EXERCISES TO COMPLETE:
(a) In the SAT tips, how many techniques used by the author should you come up with for the SAT Essay?
(b) In the rows, replace "camera" with "lens" in every line from the one containing "From the camera, how" through the last row. Reproduce those lines with nothing else altered.

DOCUMENT TEXT:
⟨

Improving your score on the SAT isn’t always easy, but it might be a little easier than you think if you use these tips! They're not necessarily magical, but here are 15 tips and tricks for different sections of the SAT to help you improve your scores with minimal extra study time.
Tip #1: Choose Succinct Answers
The most concise answer choice is usually the correct answer to most SAT Writing questions that ask you to revise a portion of a sentence. High quality writing doesn't use unnecessary extra words that could make the statement unclear.
Tip #2: Tread Carefully with “NO CHANGE” Answers
Most questions on SAT Writing give you the option of choosing “NO CHANGE” as an answer. This can be a very dangerous choice if you’re shaky on grammar rules. If you don’t see any errors in the sentence right off the bat, you will probably be tempted to choose “NO CHANGE”.
Double check yourself before you do this! If you notice that more than one in four questions seem to be “NO CHANGE”, then you might be missing something. Reread the other possibilities to yourself, and make sure you’re not overlooking any grammar errors.
Tip #3: It's Not About You
The SAT Essay is all about analyzing another person's argument. Don't start giving your opinion on the topic or letting your perspective creep too much into your writing. Focus solely on how the author builds his or her argument. It's best to come up with three different techniques the author uses that are supported by concrete evidence. Then, structure your essay around describing those techniques. Write at least two pages to ensure that your essay thoroughly covers all the relevant points.
Tip #4: Write an Intro with a Clear Thesis and a Conclusion
When a grader looks at your essay, the first thing they want to see is that you’ve answered the prompt clearly and logically. This is why it’s so important that you write an introduction in which you spell out your thesis and outline how your essay will be structured. This will show the graders that you are capable of organizing your thoughts and know how to write effectively.
You should also be sure to write a conclusion to wrap up all the points you made in your essay. Once again, this shows that you are able to organize your thoughts and bring your examples together to formulate a coherent opinion. The first and last paragraphs of your essay are disproportionately important to graders, so you should always devote a good chunk of your time to making them awesome.
Everything is awesome! Especially your introduction and conclusion on your SAT essay! Am I right? Wait please don't leave...
Tip #5: Skim Passages
This tip applies to most people. If you’re a very fast and thorough reader, you might be able to read passages closely without a problem. If you struggle with time pressure, however, I would recommend skimming the passages instead. You’ll save time and shouldn’t have much more difficulty answering the questions if you skim strategically.
An effective skimming strategy is to read the introduction and conclusion paragraphs of the passage and the first and last sentences of every paragraph.You should be able to get a good sense of the main points of the passage and answer any big picture questions you come across after skimming this way. When you get to detail questions, you can go back and read specific parts of the passage closely on a question-by-question basis.

⟩

STORED RECORDS:
⟨

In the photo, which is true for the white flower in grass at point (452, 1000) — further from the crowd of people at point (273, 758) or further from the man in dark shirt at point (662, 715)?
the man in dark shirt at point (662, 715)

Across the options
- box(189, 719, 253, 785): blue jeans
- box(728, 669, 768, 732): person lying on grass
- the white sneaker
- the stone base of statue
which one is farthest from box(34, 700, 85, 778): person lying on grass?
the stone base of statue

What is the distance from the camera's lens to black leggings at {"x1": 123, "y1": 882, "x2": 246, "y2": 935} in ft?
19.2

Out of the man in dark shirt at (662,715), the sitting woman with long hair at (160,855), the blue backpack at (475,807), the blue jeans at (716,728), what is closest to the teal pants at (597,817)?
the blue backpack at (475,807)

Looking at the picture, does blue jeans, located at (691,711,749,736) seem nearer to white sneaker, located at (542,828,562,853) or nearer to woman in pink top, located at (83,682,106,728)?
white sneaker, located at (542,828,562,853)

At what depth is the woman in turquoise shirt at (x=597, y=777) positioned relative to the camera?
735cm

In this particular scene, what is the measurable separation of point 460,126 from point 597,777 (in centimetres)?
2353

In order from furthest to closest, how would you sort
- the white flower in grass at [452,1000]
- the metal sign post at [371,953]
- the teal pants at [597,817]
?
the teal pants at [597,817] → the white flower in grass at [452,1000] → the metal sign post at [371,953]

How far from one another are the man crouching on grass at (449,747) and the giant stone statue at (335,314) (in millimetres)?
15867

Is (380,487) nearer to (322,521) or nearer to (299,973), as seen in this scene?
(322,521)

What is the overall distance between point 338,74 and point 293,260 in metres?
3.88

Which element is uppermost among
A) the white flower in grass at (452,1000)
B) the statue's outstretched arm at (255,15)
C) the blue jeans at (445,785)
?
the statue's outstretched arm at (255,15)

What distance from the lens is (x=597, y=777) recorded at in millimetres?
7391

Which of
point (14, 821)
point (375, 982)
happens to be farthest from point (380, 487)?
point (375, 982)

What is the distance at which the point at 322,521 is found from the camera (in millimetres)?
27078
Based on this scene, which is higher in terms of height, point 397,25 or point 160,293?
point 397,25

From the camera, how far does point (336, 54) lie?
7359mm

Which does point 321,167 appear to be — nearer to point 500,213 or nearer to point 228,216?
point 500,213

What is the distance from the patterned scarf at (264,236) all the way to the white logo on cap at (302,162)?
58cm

⟩

PROBLEM SOLUTIONS:
(a) Three different techniques, supported by concrete evidence.

(b)
From the lens, how far does point (336, 54) lie?
7359mm

Which does point 321,167 appear to be — nearer to point 500,213 or nearer to point 228,216?
point 500,213

What is the distance from the patterned scarf at (264,236) all the way to the white logo on cap at (302,162)?
58cm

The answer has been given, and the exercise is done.